**Required task:** Give the lines of the listing below, from the line containing "In this photograph, would" up to and including the line containing "2460 inches", as a JSON list of strings with one string per line and blank lines omitted.

**Records provided:**
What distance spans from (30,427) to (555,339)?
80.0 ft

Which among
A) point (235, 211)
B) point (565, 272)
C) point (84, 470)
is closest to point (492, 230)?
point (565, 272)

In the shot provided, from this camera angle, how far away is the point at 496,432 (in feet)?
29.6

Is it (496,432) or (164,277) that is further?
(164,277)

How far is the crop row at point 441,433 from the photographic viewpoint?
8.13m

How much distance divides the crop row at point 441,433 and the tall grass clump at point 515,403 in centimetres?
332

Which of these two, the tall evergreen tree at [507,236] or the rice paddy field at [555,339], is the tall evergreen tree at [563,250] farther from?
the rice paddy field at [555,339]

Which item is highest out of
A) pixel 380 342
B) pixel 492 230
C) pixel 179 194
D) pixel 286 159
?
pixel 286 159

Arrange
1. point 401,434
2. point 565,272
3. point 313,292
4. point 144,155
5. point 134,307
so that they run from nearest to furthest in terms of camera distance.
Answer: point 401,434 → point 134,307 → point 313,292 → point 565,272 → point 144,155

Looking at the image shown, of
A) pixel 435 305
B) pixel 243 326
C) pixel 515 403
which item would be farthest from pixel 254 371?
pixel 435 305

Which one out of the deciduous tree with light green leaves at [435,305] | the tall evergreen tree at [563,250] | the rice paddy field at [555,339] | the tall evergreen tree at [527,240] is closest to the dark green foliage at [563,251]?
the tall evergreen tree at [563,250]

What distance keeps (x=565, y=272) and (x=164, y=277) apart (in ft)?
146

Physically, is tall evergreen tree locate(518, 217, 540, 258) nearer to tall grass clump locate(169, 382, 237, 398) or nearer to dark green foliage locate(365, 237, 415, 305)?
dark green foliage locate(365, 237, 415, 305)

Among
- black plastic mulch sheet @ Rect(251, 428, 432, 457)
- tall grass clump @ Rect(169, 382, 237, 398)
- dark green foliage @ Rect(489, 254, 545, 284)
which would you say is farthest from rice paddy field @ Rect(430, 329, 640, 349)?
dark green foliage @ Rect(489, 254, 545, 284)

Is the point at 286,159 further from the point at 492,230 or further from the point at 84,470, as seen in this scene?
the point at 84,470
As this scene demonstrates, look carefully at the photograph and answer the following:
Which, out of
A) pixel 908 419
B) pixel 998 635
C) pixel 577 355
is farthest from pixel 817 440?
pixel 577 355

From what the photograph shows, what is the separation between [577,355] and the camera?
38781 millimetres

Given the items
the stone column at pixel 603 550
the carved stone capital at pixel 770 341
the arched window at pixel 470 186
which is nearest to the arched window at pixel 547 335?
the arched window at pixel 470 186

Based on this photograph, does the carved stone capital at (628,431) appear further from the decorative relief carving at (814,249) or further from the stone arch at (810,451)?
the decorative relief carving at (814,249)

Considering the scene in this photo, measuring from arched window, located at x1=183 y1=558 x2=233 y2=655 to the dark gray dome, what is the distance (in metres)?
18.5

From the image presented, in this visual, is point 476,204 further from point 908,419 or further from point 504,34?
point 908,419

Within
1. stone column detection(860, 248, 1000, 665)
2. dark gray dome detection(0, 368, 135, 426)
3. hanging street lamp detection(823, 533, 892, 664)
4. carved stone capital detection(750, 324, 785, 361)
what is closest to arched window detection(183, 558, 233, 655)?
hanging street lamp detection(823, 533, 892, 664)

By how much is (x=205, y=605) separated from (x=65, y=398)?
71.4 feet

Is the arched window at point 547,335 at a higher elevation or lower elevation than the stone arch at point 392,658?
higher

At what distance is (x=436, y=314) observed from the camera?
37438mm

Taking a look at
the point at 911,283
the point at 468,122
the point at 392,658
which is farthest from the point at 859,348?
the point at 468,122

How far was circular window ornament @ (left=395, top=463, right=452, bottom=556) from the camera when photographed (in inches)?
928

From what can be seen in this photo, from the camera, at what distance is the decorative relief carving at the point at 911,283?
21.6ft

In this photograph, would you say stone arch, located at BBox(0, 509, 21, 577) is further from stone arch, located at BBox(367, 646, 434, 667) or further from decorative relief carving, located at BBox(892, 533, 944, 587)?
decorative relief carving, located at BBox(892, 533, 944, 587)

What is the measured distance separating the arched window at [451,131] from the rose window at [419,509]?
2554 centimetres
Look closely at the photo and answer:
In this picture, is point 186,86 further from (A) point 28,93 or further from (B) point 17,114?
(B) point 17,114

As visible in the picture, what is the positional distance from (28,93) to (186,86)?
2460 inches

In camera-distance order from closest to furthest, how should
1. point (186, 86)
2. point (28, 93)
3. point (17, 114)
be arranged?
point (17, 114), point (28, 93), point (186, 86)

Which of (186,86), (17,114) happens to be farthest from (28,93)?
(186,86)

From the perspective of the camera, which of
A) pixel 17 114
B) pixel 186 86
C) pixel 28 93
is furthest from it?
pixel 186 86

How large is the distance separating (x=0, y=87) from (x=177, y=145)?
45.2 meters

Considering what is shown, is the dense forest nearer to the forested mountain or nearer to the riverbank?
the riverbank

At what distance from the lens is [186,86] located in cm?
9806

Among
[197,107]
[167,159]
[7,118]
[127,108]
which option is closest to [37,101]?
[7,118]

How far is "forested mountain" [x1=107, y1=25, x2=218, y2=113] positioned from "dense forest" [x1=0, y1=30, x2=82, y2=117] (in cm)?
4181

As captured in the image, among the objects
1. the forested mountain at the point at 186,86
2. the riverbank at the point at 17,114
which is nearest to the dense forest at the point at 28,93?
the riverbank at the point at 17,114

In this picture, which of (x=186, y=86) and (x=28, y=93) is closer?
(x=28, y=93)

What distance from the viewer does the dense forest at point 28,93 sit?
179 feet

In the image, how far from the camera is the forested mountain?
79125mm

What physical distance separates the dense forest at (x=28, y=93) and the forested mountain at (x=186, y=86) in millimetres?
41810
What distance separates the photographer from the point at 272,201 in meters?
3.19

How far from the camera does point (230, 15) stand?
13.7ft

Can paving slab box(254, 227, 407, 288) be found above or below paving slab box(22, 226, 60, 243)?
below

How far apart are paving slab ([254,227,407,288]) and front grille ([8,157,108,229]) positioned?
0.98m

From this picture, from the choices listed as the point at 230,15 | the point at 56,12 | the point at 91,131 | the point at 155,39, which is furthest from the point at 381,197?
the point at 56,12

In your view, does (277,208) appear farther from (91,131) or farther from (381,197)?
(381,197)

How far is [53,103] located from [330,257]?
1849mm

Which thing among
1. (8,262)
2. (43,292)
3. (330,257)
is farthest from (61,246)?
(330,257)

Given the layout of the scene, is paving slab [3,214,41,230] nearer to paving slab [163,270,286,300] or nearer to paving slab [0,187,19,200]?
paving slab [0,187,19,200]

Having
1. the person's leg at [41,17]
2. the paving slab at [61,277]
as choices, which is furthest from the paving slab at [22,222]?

...

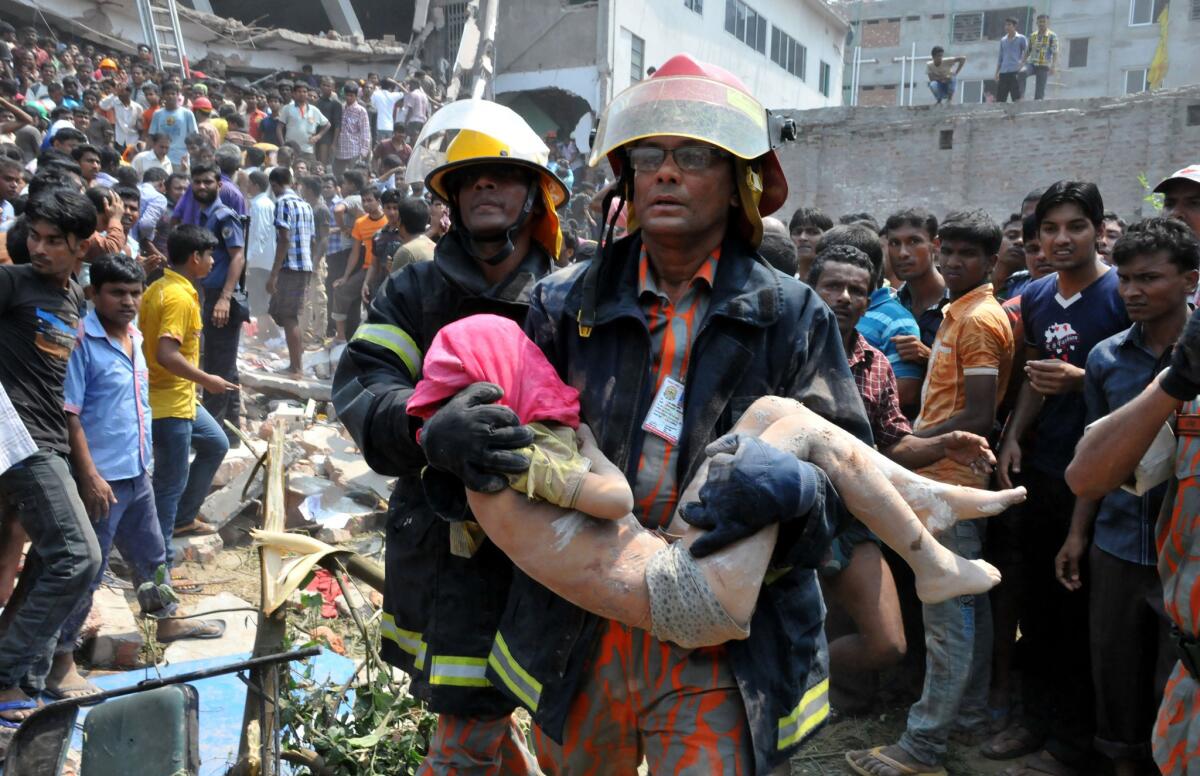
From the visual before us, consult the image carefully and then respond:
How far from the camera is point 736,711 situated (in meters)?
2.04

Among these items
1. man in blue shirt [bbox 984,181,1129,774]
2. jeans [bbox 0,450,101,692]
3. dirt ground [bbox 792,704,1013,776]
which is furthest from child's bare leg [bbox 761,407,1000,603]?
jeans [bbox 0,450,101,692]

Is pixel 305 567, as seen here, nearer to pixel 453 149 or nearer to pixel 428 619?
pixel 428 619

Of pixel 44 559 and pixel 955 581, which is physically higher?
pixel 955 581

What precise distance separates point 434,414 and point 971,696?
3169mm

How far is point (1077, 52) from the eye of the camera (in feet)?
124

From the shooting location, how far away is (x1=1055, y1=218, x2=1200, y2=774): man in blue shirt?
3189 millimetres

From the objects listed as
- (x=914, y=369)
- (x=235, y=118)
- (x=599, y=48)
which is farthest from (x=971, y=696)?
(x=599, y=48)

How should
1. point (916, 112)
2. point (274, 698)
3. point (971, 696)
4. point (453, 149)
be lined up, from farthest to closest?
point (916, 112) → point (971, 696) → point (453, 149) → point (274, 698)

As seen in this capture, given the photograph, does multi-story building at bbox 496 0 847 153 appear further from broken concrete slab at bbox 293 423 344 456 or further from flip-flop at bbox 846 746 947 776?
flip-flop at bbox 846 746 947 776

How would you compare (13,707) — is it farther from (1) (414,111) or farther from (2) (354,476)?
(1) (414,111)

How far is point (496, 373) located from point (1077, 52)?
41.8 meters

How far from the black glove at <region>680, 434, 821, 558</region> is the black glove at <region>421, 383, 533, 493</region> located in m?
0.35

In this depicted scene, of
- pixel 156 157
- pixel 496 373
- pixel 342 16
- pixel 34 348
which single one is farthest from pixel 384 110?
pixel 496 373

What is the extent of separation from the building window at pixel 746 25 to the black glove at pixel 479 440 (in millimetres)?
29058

**Response to the task:**
[
  "In this photograph, would you say stone arch, located at BBox(0, 509, 21, 577) is further from stone arch, located at BBox(367, 646, 434, 667) or further from decorative relief carving, located at BBox(892, 533, 944, 587)?",
  "decorative relief carving, located at BBox(892, 533, 944, 587)",
  "What is the measured distance separating the arched window at [451,131] from the rose window at [419,509]?",
  "2554 centimetres",
  "Look closely at the photo and answer:",
  "In this picture, is point 186,86 further from (A) point 28,93 or further from (B) point 17,114?",
  "(B) point 17,114",
  "As visible in the picture, what is the positional distance from (28,93) to (186,86)?",
  "2460 inches"
]